Microsoft’s Exchange Zero-Day a High-Security Risk

December 9, 2022 • Zachary Amos


In September 2022, Microsoft announced two bugs found in its Exchange server last year, one of which—ProxyLogon—took over a year to rectify and divulge to the public.

A security researcher at Taiwan’s Devcore was the first to discover ProxyLogon, determining that it allowed cyber attackers to forge authentication in the company’s Exchange server remotely.  

In total, four known Microsoft Exchange zero-day attacks threatened the cybersecurity of global institutions and governments, underscoring a critical need to spearhead robust preventative efforts and response methods for cybercrimes. 
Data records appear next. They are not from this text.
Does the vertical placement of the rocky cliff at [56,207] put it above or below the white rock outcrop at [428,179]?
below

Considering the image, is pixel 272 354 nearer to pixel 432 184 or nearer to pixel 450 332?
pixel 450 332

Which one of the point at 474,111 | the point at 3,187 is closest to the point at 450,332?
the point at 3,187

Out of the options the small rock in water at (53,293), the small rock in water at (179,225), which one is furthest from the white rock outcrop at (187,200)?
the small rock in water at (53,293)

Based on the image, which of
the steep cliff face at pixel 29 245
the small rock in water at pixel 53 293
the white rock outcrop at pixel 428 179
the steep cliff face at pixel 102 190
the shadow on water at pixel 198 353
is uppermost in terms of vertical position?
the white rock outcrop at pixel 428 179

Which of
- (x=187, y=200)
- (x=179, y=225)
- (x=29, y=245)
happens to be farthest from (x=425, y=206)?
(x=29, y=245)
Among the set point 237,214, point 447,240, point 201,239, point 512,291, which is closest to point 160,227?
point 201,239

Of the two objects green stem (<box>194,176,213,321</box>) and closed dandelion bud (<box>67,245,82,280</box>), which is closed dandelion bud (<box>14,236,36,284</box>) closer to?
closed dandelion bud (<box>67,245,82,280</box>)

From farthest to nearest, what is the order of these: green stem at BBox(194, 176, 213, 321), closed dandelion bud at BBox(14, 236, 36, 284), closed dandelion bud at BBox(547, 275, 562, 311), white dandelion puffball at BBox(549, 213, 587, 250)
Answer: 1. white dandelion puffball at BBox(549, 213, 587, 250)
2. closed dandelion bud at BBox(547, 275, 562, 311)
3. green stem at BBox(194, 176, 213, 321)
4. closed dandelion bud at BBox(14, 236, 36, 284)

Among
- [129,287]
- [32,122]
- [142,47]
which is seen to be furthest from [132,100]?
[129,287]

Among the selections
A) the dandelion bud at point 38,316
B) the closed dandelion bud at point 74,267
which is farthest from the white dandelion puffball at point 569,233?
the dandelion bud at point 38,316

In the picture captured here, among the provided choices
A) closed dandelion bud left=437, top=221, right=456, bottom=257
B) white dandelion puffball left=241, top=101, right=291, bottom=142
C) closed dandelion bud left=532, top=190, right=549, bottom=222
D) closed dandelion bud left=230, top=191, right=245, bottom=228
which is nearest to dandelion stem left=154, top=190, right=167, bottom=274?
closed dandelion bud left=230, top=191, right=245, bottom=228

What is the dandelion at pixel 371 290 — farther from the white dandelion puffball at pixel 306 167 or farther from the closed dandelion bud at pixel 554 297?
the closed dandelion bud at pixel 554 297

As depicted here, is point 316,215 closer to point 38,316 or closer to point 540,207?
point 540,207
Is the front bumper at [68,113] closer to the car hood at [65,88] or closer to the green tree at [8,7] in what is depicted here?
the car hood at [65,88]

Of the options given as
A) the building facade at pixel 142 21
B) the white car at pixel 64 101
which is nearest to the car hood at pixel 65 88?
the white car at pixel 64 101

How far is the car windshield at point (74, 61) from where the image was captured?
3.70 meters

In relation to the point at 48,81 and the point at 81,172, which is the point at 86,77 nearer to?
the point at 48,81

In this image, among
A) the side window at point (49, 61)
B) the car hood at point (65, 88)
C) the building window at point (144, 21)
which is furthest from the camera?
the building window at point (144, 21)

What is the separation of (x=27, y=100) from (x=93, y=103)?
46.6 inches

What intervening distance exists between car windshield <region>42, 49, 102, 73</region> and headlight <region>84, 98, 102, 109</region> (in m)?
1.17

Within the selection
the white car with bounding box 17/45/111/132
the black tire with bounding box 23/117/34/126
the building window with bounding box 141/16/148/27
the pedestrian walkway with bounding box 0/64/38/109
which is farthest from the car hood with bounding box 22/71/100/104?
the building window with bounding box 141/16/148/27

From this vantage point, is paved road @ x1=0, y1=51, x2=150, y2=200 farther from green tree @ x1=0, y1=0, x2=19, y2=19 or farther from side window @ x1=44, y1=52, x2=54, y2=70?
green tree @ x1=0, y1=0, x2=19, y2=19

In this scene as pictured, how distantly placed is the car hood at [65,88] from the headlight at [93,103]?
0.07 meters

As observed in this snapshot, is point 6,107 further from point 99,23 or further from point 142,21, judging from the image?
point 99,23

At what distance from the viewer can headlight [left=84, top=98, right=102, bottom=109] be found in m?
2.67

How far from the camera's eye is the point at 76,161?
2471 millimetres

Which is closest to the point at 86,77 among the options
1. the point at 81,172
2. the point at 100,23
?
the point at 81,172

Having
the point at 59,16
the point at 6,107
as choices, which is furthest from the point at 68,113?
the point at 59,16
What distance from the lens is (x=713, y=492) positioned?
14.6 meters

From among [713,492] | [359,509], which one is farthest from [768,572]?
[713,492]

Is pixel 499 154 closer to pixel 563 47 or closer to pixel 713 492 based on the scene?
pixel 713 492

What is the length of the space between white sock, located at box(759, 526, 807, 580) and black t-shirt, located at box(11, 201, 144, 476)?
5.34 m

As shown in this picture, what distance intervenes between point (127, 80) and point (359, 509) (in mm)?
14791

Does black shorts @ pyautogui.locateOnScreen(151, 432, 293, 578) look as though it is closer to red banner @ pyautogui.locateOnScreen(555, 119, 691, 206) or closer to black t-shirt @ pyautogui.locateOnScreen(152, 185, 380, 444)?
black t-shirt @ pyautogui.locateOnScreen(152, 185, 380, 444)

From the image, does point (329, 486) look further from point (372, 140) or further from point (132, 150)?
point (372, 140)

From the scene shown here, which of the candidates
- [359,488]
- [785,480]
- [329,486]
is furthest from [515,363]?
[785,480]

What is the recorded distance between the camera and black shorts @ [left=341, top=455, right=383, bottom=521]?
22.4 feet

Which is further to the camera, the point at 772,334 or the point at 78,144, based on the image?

The Exchange Server Under Attack

For those unfamiliar with cybersecurity lingo, “zero-day” is when a software manufacturer is unaware that an attacker has found and gained access to a flawed system. Once the bug becomes known, they have “zero days” to resolve it.  

More specifically, a “zero-day attack” is when cyber criminals manipulate the system’s weaknesses—by engineering a segment code or sending a phishing scam—to steal data or render collateral damage. 

Microsoft credited the Exchange zero-day attacks to the Chinese hacker group Hafnium, potentially assisted by a few other players. Initially, the company announced the attacks were limited in scope. However, it’s assumed that nearly 200,000 servers were impacted, posing a high-security risk to government agency informational systems, in particular.

ProxyLogon was just the beginning of Microsoft’s Exchange zero-day attacks as Vietnamese security firm GTSC uncovered additional threats to compromise servers and create backdoors for lateral movements of data and assets deep within the networks. Yet, the firm declared the attacks before Microsoft could patch them within the designated 120 days, leaving a door open to more susceptibilities. 

Two zero-day vulnerabilities remain on the Exchange 2013, 2016 and 2019 servers, as Microsoft has deployed its Intelligence team to investigate, releasing several mitigation strategies for IT security specialists to safeguard systems.

Agencies and corporations that operate a hybrid Exchange online are still at a heightened security risk. Of course, full exploitation of the flawed system would result in hackers gaining total power over the Exchange server.

Ongoing Threats to Cybersecurity

Cybercrime is on an upward trend, with high-profile data breaches across various industries affecting millions worldwide. 

By the fourth quarter of 2021, organizations faced 925 weekly cyber attack attempts per entity—a 50% uptick from 2020. 

Halfway through 2022, a total of 817 cyber attacks were reported in the United States, compromising sensitive data belonging to 53 million people—the most violations found within the health, financial and manufacturing sectors.

In fact, according to the HIPPA Journal, health care data breaches reached 4,419 accounts between 2009 and 2021, resulting in the theft, loss and prohibited release of 314,063,186 patient records. 

Unfortunately, cyber hackers are getting craftier in their attempts to penetrate system servers by utilizing artificial intelligence (AI) to automate attacks on their targets more easily. Implementing better security actions is now irrefutably critical as more workplaces transition to work-from-home setups.  

Of all the cybersecurity risks, ransomware attacks—when hackers extort victims by threatening to publicize or prevent access to personal data until they pay a ransom—pose the most significant concern. 

According to a recent IBM report, ransomware attacks increased by 41% over one year and now cost organizations about $4.54 million per attack. In 2021, 576 U.S. businesses fell victim to ransomware totaling approximately $159.4 billion in damages. 

However, individuals are also more susceptible to cybercrime than ever before. The Cybersecurity & Infrastructure Security Agency (CISA) warns that malicious malware infects one in three homes, while 65% of Americans received at least one online scam offer. 

Additionally, 44% of millennials are likely to experience cyber threats since about 31% share passwords to their social media accounts. 

Lessons From the Exchange Zero-Day Attacks

Cybercrime isn’t going anywhere — in fact, security risks are only ramping up, posing increasingly substantial threats to organizations and governments. Security firms and specialists can learn from Microsoft’s Exchange zero-days to create more resilient prevention, detection and mitigation strategies that protect the most valuable information and assets.